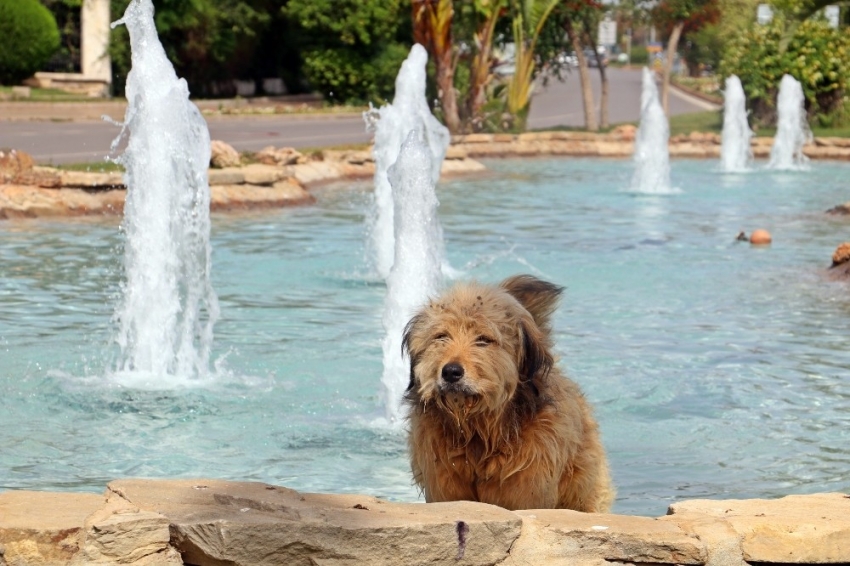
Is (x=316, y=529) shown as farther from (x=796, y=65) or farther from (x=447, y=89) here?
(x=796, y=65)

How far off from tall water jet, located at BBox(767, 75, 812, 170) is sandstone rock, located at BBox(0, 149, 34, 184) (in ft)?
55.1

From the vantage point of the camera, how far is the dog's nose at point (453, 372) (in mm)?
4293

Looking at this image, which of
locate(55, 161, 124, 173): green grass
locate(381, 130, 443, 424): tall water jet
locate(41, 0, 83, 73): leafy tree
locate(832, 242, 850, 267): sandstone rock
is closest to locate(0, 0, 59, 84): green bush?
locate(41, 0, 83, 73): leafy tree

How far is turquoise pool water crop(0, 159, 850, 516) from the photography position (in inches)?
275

* * *

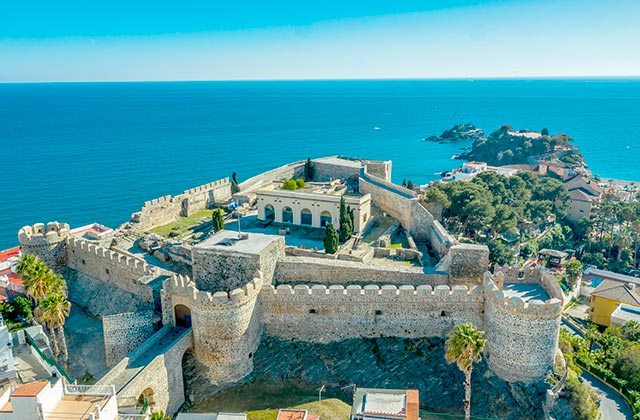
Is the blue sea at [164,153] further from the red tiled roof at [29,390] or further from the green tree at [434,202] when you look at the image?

== What is expected ==
Count the lines above that contain the string "sandstone", treating uppercase and lowercase as different. Reply with only the number.

== Answer for this exercise ==
2